DATA SUPPLIED:
··········

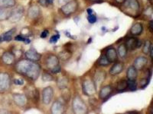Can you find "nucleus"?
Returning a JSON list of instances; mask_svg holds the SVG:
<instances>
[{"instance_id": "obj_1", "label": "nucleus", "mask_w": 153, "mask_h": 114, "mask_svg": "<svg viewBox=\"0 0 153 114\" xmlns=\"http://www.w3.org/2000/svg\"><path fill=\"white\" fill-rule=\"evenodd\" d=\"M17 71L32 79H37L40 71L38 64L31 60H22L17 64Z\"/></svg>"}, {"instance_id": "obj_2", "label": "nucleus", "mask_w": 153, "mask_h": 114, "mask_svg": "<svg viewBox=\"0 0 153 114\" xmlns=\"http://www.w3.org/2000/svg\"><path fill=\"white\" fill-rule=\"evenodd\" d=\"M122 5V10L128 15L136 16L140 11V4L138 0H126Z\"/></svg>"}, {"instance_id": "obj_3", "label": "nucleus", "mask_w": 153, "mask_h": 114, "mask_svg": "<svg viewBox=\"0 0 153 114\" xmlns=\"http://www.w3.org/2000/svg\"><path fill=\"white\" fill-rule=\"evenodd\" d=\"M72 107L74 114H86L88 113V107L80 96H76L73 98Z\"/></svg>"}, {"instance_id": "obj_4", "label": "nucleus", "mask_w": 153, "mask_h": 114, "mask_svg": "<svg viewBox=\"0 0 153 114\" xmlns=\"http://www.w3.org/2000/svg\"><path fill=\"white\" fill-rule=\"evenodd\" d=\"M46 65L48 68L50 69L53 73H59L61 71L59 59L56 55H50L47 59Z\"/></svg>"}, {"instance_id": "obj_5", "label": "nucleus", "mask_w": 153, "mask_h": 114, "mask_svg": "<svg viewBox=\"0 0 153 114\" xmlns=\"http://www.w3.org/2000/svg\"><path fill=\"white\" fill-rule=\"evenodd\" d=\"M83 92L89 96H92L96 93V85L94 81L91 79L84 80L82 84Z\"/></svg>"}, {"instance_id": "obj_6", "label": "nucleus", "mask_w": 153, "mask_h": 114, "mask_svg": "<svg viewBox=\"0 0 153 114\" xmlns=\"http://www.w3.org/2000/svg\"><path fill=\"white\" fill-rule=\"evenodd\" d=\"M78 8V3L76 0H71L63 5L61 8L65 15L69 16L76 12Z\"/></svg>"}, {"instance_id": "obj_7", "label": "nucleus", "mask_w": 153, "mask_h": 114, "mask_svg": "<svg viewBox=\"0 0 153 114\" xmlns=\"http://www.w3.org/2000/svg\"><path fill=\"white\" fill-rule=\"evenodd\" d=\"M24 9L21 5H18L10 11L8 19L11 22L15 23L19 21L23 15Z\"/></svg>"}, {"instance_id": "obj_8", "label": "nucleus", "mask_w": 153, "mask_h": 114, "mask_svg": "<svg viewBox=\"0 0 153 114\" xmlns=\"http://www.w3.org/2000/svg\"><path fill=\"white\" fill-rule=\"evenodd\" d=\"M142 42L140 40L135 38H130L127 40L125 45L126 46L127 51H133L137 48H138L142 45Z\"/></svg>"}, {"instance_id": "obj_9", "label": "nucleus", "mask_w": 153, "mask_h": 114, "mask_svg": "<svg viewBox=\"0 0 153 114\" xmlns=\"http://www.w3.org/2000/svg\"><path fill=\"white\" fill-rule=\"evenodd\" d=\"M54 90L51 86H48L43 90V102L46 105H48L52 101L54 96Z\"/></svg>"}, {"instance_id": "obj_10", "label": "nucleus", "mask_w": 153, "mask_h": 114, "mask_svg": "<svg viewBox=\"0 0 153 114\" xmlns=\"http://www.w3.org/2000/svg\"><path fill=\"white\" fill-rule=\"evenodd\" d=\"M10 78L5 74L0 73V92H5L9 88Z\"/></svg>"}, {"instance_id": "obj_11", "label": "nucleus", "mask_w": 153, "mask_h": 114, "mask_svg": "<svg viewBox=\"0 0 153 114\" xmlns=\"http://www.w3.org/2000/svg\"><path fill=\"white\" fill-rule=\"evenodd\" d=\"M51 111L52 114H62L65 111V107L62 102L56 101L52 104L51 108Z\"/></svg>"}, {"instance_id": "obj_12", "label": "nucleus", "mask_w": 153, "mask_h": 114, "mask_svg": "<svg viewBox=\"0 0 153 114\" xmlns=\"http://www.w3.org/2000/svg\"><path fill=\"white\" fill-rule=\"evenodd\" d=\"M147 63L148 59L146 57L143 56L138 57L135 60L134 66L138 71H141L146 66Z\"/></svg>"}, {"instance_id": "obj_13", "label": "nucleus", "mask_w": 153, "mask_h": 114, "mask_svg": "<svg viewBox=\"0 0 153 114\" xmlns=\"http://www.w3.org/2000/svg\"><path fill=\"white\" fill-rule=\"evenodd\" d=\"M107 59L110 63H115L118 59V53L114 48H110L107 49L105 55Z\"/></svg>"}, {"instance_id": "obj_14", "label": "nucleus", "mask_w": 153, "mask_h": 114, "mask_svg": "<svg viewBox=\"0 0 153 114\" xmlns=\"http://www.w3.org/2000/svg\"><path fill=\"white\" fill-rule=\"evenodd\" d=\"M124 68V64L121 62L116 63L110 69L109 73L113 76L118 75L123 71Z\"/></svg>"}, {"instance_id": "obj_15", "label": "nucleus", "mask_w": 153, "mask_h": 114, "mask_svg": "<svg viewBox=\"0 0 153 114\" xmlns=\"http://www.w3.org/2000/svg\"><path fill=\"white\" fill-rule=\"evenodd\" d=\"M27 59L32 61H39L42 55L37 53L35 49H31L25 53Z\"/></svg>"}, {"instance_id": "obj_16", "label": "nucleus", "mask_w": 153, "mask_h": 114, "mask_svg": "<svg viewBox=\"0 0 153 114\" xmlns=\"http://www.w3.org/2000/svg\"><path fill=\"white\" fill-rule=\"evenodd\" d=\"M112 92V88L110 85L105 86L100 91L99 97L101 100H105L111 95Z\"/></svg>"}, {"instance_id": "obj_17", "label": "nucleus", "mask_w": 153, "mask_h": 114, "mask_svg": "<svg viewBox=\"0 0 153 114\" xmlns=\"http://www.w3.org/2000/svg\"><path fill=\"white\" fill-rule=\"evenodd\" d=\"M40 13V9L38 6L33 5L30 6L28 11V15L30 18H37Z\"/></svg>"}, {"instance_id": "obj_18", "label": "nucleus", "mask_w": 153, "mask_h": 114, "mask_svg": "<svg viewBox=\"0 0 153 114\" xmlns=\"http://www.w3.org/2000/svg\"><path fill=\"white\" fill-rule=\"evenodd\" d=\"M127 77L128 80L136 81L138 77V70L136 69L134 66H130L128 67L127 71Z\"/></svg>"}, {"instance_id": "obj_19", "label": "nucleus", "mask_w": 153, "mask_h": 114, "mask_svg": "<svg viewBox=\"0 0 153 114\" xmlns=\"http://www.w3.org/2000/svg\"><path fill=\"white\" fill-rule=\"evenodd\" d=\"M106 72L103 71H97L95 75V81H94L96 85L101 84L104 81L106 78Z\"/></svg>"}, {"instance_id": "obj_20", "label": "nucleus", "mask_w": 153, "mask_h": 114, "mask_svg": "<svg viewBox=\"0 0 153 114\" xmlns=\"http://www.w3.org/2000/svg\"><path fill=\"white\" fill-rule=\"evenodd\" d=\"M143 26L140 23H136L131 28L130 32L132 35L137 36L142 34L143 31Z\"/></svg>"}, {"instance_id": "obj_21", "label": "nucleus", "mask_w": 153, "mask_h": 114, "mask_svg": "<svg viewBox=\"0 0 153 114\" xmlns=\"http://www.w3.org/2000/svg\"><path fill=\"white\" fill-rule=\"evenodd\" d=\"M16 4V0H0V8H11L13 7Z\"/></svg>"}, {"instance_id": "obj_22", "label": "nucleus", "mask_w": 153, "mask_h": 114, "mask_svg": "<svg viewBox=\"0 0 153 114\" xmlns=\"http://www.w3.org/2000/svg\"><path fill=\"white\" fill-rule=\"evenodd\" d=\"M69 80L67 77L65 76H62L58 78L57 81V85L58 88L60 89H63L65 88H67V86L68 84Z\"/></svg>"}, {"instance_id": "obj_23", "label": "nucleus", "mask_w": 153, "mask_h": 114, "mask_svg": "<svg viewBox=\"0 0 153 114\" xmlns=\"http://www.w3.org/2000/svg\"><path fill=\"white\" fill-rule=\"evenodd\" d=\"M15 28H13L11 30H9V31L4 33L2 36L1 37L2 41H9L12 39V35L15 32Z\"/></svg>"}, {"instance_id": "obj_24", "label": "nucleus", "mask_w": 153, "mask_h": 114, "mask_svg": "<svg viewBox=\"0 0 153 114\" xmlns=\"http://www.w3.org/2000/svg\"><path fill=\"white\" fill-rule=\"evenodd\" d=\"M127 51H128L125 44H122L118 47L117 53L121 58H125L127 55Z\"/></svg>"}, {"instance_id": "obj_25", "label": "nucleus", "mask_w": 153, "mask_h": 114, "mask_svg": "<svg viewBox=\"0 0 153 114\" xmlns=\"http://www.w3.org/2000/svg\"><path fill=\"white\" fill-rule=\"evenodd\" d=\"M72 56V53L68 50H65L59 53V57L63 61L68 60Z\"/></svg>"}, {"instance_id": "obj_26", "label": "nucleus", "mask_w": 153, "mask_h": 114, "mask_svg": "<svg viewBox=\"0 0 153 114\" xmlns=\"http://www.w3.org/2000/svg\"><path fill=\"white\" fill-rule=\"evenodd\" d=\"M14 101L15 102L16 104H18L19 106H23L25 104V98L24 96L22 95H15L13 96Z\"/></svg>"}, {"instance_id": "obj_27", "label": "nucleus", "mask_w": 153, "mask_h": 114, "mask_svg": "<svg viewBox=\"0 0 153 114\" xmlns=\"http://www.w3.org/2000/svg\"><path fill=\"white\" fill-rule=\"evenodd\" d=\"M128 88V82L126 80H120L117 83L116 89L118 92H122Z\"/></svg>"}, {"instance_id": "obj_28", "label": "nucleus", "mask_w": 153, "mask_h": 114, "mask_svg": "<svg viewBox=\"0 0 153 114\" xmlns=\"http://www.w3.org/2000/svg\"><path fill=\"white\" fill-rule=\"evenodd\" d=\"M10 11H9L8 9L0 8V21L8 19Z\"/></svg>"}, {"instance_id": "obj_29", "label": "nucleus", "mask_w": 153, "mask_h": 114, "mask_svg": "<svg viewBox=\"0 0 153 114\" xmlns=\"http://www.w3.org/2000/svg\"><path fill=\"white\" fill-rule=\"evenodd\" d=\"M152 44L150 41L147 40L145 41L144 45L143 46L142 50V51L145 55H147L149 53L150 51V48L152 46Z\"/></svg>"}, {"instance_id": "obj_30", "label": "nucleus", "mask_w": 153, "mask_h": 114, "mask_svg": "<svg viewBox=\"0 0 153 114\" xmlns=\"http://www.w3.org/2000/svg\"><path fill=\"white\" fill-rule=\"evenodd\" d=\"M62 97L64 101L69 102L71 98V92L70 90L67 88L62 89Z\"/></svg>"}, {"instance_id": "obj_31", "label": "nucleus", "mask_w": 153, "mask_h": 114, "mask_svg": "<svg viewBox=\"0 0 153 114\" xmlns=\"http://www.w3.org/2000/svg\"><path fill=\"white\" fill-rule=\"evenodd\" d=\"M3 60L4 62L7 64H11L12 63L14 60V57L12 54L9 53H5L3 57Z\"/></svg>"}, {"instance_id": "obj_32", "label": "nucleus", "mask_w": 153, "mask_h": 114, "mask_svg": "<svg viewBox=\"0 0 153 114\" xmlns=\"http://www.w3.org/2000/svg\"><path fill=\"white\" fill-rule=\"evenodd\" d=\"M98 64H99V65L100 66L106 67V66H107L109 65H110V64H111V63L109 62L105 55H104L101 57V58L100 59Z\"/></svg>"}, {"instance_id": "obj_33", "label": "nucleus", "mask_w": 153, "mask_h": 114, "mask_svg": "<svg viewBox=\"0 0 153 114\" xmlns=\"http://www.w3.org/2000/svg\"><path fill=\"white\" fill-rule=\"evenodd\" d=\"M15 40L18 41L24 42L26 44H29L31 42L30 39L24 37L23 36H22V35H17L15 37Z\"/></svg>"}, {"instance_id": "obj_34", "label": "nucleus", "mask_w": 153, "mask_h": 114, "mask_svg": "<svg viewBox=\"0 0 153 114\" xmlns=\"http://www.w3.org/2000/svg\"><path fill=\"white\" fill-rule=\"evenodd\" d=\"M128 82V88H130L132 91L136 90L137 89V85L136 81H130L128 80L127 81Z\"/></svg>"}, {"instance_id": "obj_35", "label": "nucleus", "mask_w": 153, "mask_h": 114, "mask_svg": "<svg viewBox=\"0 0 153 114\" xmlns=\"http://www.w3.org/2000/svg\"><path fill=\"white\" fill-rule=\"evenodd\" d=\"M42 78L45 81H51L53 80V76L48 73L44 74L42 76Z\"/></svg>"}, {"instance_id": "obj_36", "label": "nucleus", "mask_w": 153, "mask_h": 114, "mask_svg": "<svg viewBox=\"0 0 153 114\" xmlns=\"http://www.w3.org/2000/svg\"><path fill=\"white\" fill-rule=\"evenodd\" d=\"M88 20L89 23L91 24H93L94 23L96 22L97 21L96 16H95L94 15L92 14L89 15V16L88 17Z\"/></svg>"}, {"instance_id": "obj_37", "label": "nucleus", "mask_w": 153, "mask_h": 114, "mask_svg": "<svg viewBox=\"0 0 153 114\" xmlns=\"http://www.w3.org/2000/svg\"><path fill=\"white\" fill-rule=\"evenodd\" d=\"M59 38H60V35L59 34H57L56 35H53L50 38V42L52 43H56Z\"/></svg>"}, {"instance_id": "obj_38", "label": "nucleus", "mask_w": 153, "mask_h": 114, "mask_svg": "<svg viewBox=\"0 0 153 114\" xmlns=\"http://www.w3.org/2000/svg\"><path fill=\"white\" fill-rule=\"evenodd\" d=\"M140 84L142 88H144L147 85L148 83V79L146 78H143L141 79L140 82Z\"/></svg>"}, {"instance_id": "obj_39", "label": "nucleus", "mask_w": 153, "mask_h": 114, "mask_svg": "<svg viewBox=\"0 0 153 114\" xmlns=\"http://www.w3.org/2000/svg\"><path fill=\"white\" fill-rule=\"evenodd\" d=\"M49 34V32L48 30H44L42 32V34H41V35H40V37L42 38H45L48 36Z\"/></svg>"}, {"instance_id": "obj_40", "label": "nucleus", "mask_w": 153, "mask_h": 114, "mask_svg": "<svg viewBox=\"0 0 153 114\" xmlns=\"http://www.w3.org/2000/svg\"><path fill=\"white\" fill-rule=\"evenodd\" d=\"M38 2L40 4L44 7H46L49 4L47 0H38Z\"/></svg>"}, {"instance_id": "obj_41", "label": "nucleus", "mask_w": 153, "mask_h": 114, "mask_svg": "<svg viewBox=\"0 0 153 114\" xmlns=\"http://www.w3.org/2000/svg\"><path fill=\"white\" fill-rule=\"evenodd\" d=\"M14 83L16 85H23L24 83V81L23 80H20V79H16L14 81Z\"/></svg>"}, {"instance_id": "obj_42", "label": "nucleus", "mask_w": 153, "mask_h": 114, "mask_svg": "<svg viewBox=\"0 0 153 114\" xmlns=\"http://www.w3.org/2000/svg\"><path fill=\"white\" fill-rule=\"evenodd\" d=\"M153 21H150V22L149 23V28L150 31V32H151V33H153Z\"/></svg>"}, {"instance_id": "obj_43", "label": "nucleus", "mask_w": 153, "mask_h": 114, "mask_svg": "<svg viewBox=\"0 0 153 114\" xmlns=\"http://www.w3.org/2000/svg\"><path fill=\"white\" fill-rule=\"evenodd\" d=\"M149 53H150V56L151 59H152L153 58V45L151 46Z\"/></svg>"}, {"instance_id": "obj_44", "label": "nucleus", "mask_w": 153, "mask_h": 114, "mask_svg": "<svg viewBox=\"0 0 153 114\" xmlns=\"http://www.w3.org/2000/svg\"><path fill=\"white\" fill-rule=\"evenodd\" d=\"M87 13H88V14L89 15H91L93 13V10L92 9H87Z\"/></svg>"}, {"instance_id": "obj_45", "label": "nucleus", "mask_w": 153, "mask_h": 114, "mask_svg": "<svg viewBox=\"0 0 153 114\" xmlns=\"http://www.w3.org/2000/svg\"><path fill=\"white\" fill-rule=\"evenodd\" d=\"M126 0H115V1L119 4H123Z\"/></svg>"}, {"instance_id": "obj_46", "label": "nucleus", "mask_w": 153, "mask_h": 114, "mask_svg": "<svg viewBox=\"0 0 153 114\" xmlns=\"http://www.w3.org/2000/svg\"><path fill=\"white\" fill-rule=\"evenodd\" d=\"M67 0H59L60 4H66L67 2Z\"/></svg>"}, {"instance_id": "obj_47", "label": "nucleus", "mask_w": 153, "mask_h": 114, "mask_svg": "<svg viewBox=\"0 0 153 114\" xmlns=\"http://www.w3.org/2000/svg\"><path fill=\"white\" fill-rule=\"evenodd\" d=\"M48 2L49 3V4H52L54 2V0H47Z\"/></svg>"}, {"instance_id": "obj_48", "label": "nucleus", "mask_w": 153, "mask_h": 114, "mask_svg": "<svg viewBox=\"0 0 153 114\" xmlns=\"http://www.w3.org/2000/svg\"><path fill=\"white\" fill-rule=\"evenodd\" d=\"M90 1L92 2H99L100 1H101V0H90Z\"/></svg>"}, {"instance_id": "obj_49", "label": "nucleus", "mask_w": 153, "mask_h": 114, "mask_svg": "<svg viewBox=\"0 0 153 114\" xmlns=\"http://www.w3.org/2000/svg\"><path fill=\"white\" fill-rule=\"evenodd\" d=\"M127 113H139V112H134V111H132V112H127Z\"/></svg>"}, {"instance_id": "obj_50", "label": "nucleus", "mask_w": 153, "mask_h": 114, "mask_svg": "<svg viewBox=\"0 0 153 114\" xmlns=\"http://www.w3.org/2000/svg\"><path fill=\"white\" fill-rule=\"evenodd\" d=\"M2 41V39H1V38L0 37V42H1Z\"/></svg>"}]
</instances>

··········

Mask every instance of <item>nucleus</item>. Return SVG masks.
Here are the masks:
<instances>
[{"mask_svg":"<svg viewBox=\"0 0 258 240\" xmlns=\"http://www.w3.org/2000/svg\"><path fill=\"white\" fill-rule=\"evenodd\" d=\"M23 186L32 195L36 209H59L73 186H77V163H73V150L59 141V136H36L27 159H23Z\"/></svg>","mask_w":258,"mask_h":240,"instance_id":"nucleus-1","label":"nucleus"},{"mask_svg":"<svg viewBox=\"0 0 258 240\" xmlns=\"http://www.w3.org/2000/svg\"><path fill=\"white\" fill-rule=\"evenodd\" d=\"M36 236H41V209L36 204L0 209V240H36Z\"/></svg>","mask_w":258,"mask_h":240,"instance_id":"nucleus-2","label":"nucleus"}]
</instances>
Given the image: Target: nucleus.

··········

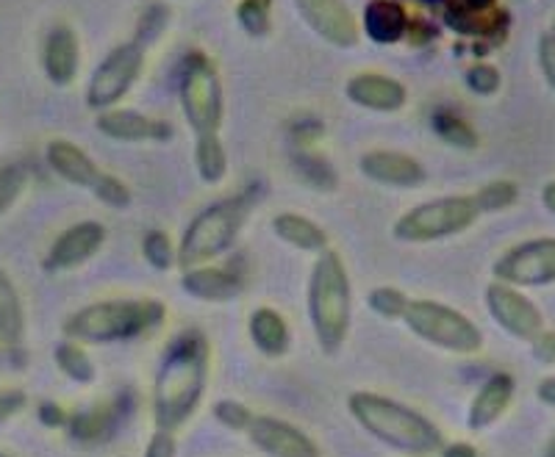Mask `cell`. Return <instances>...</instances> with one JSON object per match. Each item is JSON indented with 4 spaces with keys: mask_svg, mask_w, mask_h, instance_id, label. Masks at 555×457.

··········

STATED GOAL:
Retype the rows from the line with "Mask every instance" to the line with "Given the image: Target: nucleus.", both included, and nothing else.

SOLUTION:
Mask every instance of <item>nucleus</item>. Return SVG masks.
Here are the masks:
<instances>
[{"mask_svg":"<svg viewBox=\"0 0 258 240\" xmlns=\"http://www.w3.org/2000/svg\"><path fill=\"white\" fill-rule=\"evenodd\" d=\"M23 186L32 195L36 209H59L73 186H77V163H73V150L59 141V136H36L27 159H23Z\"/></svg>","mask_w":258,"mask_h":240,"instance_id":"nucleus-1","label":"nucleus"},{"mask_svg":"<svg viewBox=\"0 0 258 240\" xmlns=\"http://www.w3.org/2000/svg\"><path fill=\"white\" fill-rule=\"evenodd\" d=\"M36 236H41V209L36 204L0 209V240H36Z\"/></svg>","mask_w":258,"mask_h":240,"instance_id":"nucleus-2","label":"nucleus"}]
</instances>
Given the image: Target: nucleus.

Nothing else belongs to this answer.